副本写入,是指向副本底层日志写入消息。在 ReplicaManager 类中,实现副本写入的方法叫 appendRecords。放眼整个 Kafka 源码世界,需要副本写入的场景有 4 个。
- 生产者向 Leader 副本写入消息
- Follower 副本拉取消息后写入副本
- 消费者组写入组信息
- 事务管理器写入事务信息(包括事务标记、事务元数据等)
下面直接看ReplicaManager 类中实现副本写入的方法 appendRecords。
def appendRecords(timeout: Long, // 请求处理超时时间
requiredAcks: Short, // 请求acks设置
internalTopicsAllowed: Boolean, // 是否允许写入内部主题
origin: AppendOrigin, // 写入方来源:副本、coordinator、客户端
entriesPerPartition: Map[TopicPartition, MemoryRecords], // 待写入消息
responseCallback: Map[TopicPartition, PartitionResponse] => Unit, // 回调逻辑
delayedProduceLock: Option[Lock] = None, // 专门用来保护消费者组操作线程安全的锁对象,在其他场景中用不到。
recordConversionStatsCallback: Map[TopicPartition, RecordConversionStats] => Unit = _ => () // 消息格式转换操作的回调统计逻辑,主要用于统计消息格式转换操作过程中的一些数据指标
): Unit = {
// requiredAcks合法取值是-1,0,1,否则视为非法
if (isValidRequiredAcks(requiredAcks)) {
val sTime = time.milliseconds
// 调用appendToLocalLog方法写入消息集合到本地日志
val localProduceResults = appendToLocalLog(internalTopicsAllowed = internalTopicsAllowed,
origin, entriesPerPartition, requiredAcks)
debug("Produce to local log in %d ms".format(time.milliseconds - sTime))

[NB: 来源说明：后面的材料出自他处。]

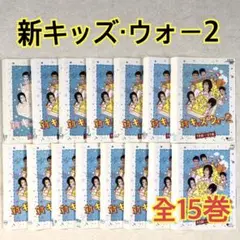新キッズ・ウォー　シーズン1・シーズン2 DVD24巻セット　大河内菜々子 2025年最新】新キッズウォーの人気アイテム - メルカリ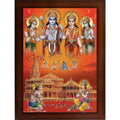 Craft Quest Ayodhya Ram Mandir Photo Frame For Wall Decoration Gift Item Painting/Shree Ram Darbar Photo Frame (Large Size,14 inch X 10 inch, Brown, Large, Religious)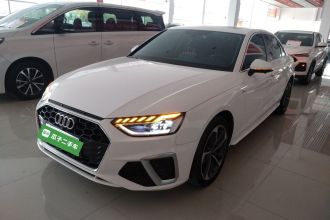 奥迪A4L 2023款 40 TFSI 时尚动感型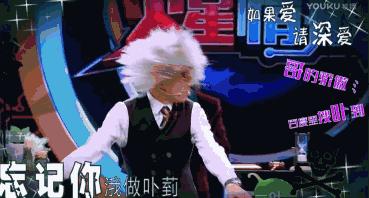 薛之谦火星情报局换团队,薛之谦火星情报局讲自己经历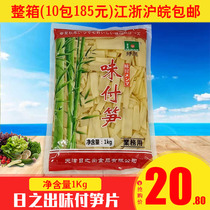 Day Out Taste of Asparagus Tablets 1kg Sushi Cuisine Guinea Pig Noodles Seasoned Asparagus Bamboo Shoots Ready-to-eat Asparagus Slices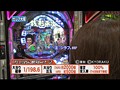 ＃96 レディースバトル～二階堂が挑戦～ サンプル画像 No.3
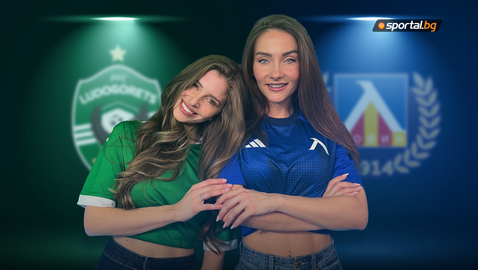 ПриСтрастните прогнози на Футболинките преди битката за Суперкупата между Лудогорец и Левски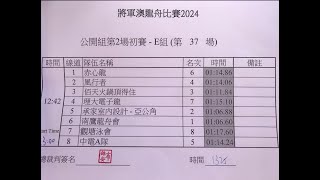 將軍澳龍舟比賽 2024 公開組 第2場初賽 E 組 第37場 -2024-7-14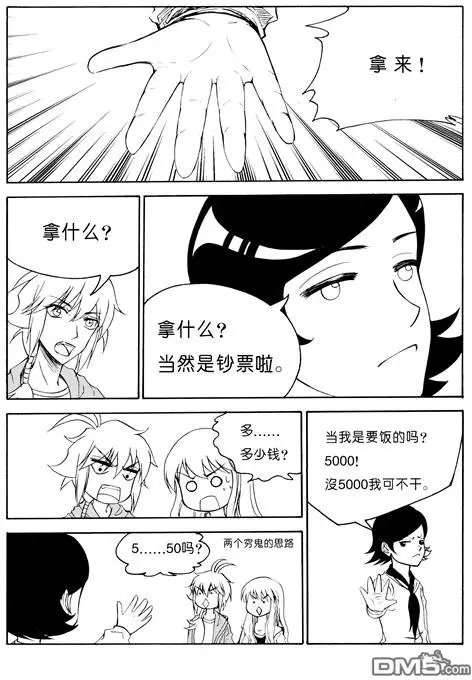 第43回 少年向导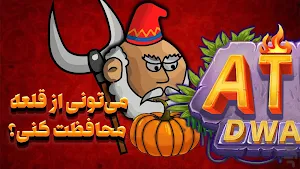 کوتوله های آترو : جنگ با هیولا و دفاع از قلعه screenshot 1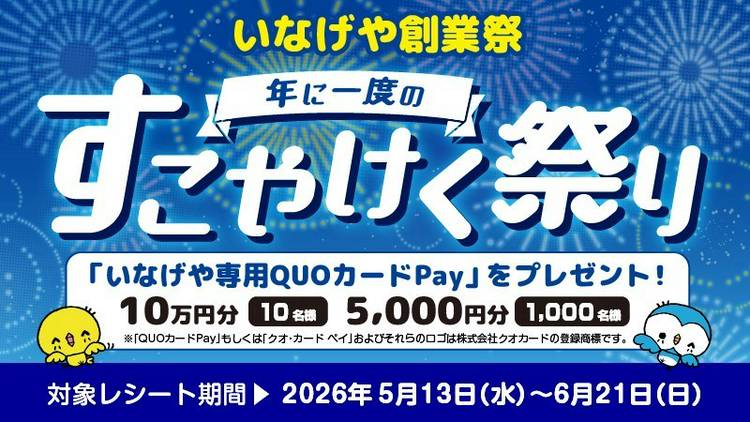 Mixed media feed | QUOカードPay | LINE Official Account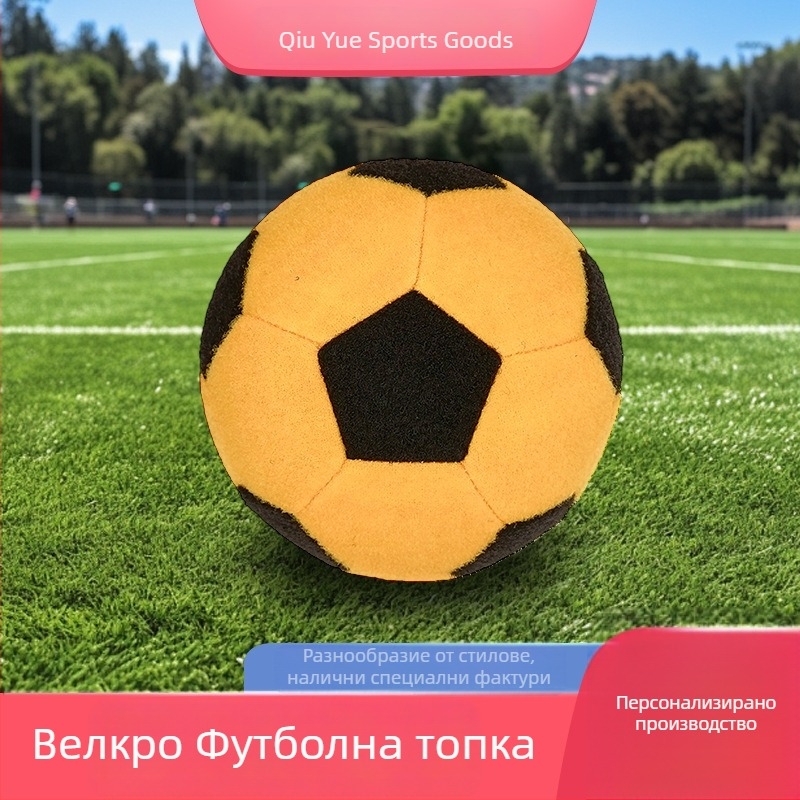 Футболна целева дъска с велкро за тренировки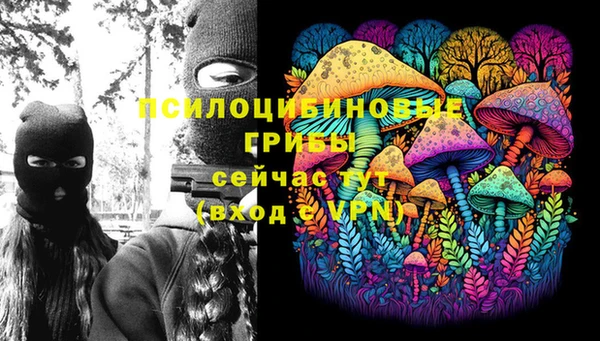 МДМА Аркадак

val produceStatus = localProduceResults.map { case (topicPartition, result) =>
topicPartition ->
ProducePartitionStatus(
// 设置下一条待写入消息的位移值
result.info.lastOffset + 1, // required offset
// 构建PartitionResponse封装写入结果
new PartitionResponse(result.error, result.info.firstOffset.getOrElse(-1), result.info.logAppendTime,
result.info.logStartOffset, result.info.recordErrors.asJava, result.info.errorMessage)) // response status
}
// 尝试更新消息格式转换的指标数据
recordConversionStatsCallback(localProduceResults.map { case (k, v) => k -> v.info.recordConversionStats })
// 需要等待其他副本完成写入
if (delayedProduceRequestRequired(requiredAcks, entriesPerPartition, localProduceResults)) {
// create delayed produce operation
val produceMetadata = ProduceMetadata(requiredAcks, produceStatus)
// 创建DelayedProduce延时请求对象
val delayedProduce = new DelayedProduce(timeout, produceMetadata, this, responseCallback, delayedProduceLock)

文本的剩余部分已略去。